Document text:
--- BEGIN ---
In 1939 Abraham Bredius bought a painting by Mathieu Dubus. At the time few people knew anything about the artist. Nevertheless, Bredius recognised the true artistic quality of the painter’s work. Today, we know Dubus to have been a modern artist in his own day. Indeed, he was one of the few disciples of the celebrated Hercules Segers.
What was it that made a connoisseur like Abraham Bredius notice a painting by an artist as obscure as Mathieu Dubus then was? At first sight it seems to be an Italianist landscape, like many that were painted in the early half of the seventeenth century. Bredius must have recognised something special. To him there could be no doubt that this was a modern work for the period in which it was painted. Today we would we would probably call Dubus’s painting avant garde.
Mathieu Dubus (Flanders c. 1590 - 1665/1666 The Hague) began as a kamerschilder (decorative painter) at the stadholder palaces. He painted the ceiling of the Great Hall at Noordeinde Palace with birds and decorated the galleries at Huis ter Nieuburg in Rijswijk and Buren Castle with gold-leaf foliage. Yet he was an artist too. In 1635 he joined the St Luke’s Guild at The Hague. He painted small, Italianate landscapes with jagged rocks and sharp contrasts of light and dark. These are reminiscent of today’s Magic Realist movement. In that sense his work was different from the pictures produced by most of his contemporaries. Although one other painter also made a name worldwide with similarly unrealistic landscapes: Hercules Segers.
--- END ---
Records:
--- BEGIN ---
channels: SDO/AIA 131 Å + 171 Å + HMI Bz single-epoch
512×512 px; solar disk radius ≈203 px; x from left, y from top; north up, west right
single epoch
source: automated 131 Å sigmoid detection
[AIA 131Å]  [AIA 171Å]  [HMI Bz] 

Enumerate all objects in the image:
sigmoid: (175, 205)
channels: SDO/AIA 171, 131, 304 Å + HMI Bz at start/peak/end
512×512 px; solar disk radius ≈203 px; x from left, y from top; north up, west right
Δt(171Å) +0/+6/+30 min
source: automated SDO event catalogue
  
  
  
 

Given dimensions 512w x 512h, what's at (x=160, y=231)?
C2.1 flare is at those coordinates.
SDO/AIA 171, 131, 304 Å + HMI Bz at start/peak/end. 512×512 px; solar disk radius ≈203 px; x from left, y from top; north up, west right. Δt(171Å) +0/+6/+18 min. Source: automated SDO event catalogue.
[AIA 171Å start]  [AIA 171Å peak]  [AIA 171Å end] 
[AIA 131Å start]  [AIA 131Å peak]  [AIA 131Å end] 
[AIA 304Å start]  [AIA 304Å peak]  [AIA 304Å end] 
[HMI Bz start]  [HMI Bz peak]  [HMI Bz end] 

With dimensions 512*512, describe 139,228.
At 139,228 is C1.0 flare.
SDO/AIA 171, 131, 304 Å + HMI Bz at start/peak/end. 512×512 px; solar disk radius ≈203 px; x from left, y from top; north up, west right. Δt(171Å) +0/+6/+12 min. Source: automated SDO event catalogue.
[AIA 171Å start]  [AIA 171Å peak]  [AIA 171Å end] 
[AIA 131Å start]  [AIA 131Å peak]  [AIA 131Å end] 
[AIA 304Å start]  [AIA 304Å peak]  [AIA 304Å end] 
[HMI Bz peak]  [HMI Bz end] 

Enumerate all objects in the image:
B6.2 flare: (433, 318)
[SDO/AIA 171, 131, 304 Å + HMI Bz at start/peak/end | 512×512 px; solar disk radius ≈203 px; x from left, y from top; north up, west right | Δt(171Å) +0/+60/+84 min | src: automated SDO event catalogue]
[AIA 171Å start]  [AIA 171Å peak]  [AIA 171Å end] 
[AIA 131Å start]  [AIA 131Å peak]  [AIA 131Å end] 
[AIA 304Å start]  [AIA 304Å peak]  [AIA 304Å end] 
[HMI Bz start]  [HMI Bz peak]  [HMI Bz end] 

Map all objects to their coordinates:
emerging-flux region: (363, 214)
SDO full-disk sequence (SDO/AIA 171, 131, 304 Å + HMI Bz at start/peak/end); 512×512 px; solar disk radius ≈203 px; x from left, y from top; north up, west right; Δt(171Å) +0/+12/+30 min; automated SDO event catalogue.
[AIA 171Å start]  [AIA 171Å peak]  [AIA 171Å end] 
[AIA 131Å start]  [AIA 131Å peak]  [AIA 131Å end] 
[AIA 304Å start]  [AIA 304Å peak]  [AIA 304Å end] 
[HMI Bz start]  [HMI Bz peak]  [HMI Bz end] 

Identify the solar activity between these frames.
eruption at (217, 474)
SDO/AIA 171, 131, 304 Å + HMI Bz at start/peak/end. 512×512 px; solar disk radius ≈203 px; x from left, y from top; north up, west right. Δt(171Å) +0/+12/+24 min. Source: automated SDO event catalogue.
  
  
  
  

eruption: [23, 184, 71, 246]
--- END ---
Translate this sentence from the text on Mathieu Dubus into French: "In 1939 Abraham Bredius bought a painting by Mathieu Dubus."

Solution to the problem: En 1939, Abraham Bredius a acheté un tableau de Mathieu Dubus.